Objective: It is not known if parental psychiatric disorders have an independent effect on offspring smoking after controlling for genetic and environmental vulnerability to nicotine dependence. We tested if parental alcohol, drug, or conduct disorders; antisocial personality disorder; depression; and anxiety disorders remained significant predictors of offspring smoking initiation, regular smoking, and nicotine dependence before and after adjusting for genetic and environmental risk for nicotine dependence. Method: Data were obtained via semi-structured interviews with 1,107 twin fathers, 1,919 offspring between the ages of 12 and 32, and 1,023 mothers. Genetic and environmental liability for smoking outcomes was defined by paternal and maternal nicotine dependence. Multinomial logistic regression models were computed to estimate the risk for offspring trying cigarettes, regular smoking, and the Fagerstrom Test for Nicotine Dependence (FTND) as a function of parental psychopathology and sociodemographics before and after adjusting for genetic and environmental vulnerability to nicotine dependence. Results: Before adjusting for genetic and environmental risk for nicotine dependence, ever trying cigarettes was associated with maternal depression, regular smoking was associated with maternal alcohol dependence and maternal conduct disorder, and FTND was associated with paternal and maternal conduct disorder and antisocial personality disorder. No parental psychopathology remained significantly associated with regular smoking and FTND after adjusting for genetic and environmental vulnerability to nicotine dependence in a multivariate model. Conclusions: The association between parental psychopathology and offspring smoking outcomes is partly explained by genetic and environmental risk for nicotine dependence. Point estimates suggest a trend for an association between parental antisocial personality disorder and offspring regular smoking and nicotine dependence after adjusting for genetic and environmental vulnerability. Studies in larger samples are warranted.

Copyright 2010, Alcohol Reearch Documentation

Yolton K; Xu YY; Khoury J; Succop P; Lanphear B; Beebe DW; Owens J. Associations between secondhand smoke exposure and sleep patterns in children. Pediatrics 125(2): E261-E268, 2010. (55 refs.)
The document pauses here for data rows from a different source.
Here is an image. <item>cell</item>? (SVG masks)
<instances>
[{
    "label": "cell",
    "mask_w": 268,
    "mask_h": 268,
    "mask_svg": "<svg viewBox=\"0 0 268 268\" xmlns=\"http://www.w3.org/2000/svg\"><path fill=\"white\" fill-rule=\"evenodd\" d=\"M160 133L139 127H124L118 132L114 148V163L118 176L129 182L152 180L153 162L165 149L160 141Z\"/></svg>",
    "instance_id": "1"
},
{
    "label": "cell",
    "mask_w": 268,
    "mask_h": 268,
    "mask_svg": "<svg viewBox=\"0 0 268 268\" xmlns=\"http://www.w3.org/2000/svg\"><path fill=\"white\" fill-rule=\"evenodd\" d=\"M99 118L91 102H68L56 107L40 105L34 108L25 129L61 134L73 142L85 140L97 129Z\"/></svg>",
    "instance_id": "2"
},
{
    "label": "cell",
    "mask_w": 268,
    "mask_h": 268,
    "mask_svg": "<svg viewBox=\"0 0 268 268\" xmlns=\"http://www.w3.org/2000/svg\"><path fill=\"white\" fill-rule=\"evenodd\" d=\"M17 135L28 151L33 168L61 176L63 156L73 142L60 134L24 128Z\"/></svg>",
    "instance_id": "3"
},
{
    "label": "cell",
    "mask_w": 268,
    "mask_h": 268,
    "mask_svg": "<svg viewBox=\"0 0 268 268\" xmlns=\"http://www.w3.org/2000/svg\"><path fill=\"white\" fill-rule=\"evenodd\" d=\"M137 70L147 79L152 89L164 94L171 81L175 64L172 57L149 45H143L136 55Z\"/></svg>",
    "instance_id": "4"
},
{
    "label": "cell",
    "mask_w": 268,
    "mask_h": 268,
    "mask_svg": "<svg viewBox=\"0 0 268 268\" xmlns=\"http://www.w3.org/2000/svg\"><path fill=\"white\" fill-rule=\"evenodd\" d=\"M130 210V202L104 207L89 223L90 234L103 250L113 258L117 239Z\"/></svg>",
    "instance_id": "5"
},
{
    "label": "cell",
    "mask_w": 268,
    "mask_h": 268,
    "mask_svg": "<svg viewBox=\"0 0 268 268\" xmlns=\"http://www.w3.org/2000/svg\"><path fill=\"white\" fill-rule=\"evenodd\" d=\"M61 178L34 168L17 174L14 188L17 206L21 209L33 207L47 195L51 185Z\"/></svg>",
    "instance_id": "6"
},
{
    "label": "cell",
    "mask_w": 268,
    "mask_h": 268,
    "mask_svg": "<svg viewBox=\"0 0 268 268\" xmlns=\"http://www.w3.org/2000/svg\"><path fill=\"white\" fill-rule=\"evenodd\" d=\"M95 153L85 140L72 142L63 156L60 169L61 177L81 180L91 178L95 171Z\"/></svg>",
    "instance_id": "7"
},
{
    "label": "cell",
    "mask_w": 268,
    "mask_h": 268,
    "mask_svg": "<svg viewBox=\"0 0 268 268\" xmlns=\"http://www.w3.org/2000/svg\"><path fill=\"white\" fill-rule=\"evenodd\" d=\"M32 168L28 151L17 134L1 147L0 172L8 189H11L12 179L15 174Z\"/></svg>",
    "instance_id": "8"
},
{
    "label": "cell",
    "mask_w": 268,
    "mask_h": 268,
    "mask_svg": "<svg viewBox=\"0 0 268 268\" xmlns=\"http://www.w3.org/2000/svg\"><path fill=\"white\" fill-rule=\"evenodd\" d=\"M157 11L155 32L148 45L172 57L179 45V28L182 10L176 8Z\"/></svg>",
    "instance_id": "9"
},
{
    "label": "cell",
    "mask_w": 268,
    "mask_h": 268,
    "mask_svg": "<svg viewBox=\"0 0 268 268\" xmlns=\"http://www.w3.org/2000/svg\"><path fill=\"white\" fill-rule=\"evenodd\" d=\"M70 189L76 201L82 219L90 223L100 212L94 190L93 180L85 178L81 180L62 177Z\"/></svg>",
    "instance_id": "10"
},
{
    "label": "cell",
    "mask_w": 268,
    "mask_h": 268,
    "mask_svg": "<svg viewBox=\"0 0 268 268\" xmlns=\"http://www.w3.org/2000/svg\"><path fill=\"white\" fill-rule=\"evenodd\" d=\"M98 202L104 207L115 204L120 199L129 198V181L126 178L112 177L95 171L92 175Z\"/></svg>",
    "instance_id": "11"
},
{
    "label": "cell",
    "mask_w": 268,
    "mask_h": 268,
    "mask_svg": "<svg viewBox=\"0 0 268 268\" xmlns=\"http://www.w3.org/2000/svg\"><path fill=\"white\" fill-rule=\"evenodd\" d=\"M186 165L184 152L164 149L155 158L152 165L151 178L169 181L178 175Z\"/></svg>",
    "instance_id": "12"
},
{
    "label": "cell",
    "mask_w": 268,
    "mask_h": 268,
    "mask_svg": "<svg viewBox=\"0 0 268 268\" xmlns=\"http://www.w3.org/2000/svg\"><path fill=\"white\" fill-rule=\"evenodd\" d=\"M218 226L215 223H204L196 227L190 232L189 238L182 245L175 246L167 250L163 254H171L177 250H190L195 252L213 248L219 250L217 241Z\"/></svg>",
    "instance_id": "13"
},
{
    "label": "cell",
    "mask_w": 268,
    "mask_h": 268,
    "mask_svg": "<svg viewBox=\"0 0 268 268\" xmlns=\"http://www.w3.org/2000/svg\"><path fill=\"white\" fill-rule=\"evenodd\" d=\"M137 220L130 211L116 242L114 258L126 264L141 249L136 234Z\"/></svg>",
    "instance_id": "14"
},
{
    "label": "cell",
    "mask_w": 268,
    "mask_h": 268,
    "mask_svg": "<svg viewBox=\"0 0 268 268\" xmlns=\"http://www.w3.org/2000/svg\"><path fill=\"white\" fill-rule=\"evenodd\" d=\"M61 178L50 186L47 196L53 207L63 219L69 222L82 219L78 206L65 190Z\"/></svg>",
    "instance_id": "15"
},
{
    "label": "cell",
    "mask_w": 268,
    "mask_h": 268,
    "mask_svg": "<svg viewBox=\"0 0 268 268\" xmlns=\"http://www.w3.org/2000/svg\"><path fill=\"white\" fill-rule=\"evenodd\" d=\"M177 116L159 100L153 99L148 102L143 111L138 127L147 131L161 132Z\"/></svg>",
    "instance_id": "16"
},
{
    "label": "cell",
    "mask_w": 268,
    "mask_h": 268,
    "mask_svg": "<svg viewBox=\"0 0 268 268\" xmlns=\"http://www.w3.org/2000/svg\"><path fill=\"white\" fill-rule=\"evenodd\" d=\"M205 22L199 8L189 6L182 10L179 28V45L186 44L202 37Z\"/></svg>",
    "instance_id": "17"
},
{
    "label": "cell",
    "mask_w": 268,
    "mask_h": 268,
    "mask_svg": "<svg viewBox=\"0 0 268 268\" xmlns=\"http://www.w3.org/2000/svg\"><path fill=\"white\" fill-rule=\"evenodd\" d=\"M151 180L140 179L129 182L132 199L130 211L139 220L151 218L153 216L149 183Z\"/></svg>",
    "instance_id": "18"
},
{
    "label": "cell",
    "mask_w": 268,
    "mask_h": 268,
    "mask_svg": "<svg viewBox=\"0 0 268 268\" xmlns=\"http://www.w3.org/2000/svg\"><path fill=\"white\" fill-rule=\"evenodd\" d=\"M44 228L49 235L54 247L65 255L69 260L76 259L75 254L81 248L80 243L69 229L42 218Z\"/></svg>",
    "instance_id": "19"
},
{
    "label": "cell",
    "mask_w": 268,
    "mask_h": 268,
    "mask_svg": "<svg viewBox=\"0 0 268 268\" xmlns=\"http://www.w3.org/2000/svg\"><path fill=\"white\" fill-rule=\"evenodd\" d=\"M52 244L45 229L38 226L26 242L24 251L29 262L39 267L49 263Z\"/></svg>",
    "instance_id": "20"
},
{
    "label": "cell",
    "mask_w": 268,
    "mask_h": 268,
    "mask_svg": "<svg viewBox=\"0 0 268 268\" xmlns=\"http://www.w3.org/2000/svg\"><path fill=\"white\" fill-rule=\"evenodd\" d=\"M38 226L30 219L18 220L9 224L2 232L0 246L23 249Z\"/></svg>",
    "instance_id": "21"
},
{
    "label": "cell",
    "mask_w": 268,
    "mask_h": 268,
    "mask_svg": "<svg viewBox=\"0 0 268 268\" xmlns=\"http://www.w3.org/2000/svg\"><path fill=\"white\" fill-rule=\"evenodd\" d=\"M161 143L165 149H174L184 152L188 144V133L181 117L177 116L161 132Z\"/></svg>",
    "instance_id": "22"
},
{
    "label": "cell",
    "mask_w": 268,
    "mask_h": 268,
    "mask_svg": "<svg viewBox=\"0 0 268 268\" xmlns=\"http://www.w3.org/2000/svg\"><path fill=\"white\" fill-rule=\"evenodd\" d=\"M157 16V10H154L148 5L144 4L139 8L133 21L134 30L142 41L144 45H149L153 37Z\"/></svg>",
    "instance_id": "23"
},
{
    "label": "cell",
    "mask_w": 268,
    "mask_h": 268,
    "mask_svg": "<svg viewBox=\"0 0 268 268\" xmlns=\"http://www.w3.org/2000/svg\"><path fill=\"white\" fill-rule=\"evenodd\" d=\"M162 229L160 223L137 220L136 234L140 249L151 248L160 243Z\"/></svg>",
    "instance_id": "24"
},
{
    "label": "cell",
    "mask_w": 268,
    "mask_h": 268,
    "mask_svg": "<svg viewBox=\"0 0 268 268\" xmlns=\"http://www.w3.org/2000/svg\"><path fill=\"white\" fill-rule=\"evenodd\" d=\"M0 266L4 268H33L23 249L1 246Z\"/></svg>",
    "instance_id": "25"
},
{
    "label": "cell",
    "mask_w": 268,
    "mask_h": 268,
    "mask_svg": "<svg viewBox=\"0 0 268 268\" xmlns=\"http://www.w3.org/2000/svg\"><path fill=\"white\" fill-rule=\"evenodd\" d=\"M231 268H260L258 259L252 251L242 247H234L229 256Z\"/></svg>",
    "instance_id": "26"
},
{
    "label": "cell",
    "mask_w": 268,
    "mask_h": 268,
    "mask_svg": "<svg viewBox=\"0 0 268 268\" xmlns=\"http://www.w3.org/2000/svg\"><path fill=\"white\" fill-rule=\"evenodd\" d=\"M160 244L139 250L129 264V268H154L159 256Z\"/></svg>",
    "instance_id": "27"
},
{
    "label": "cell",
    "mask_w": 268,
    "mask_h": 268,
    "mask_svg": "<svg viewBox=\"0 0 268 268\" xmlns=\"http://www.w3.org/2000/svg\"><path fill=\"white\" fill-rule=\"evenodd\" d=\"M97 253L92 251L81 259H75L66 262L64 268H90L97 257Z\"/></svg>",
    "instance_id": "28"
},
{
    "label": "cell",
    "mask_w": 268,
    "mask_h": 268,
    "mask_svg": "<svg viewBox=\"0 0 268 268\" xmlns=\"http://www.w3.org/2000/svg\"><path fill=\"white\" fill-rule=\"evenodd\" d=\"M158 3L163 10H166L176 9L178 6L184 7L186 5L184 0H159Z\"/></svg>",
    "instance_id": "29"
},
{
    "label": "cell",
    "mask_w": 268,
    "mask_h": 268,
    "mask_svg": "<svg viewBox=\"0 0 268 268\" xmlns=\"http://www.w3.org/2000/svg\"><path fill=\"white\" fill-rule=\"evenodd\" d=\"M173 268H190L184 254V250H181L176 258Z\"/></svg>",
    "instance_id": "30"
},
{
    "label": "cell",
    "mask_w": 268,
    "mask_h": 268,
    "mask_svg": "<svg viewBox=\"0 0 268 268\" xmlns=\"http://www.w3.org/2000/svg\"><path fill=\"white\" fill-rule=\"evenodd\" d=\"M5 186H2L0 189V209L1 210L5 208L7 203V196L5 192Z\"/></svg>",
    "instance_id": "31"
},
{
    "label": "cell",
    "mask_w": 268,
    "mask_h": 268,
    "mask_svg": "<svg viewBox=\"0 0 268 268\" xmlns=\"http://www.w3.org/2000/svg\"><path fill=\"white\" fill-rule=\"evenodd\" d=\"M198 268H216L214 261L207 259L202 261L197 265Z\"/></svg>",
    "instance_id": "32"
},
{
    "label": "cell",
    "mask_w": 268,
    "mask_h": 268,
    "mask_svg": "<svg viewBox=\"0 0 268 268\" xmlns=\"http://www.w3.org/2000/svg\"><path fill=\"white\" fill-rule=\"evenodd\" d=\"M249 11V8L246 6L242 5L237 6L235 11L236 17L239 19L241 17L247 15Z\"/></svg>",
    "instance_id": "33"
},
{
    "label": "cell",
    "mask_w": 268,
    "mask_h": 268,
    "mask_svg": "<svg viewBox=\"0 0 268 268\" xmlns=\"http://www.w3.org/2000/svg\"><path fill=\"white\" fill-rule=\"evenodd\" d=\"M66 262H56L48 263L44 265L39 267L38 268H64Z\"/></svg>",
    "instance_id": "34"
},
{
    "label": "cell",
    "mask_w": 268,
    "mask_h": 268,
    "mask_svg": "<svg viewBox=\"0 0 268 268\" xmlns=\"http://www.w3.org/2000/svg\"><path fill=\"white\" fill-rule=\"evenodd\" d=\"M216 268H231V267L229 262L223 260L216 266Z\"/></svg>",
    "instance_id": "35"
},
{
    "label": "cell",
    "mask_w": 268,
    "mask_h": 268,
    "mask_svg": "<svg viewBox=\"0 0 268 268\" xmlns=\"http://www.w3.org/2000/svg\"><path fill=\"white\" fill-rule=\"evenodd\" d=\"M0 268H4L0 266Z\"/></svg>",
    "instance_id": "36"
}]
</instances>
OBJECTIVES: The objective of this study was to investigate the relationship between exposure to secondhand smoke (SHS) and child sleep patterns among a group of children with asthma who were exposed regularly to tobacco smoke at home. METHODS: We studied 219 children who were enrolled in an asthma intervention trial and were exposed regularly to SHS. Serum cotinine levels were used to measure exposure to tobacco smoke, and sleep patterns were assessed through parent reports using the Children's Sleep Habits Questionnaire. Covariates in adjusted analyses included gender, age, race, maternal marital status, education, and income, prenatal tobacco exposure, maternal depression, Home Observation for Measurement of the Environment total score, household density, asthma severity, and use of asthma medications. RESULTS: Exposure to SHS was associated with sleep problems, including longer sleep-onset delay (P = .004), sleep-disordered breathing (P = .02), parasomnias (P = .002), daytime sleepiness (P = .022), and overall sleep disturbance (P = .0002). CONCLUSIONS: We conclude that exposure to SHS is associated with increased sleep problems among children with asthma.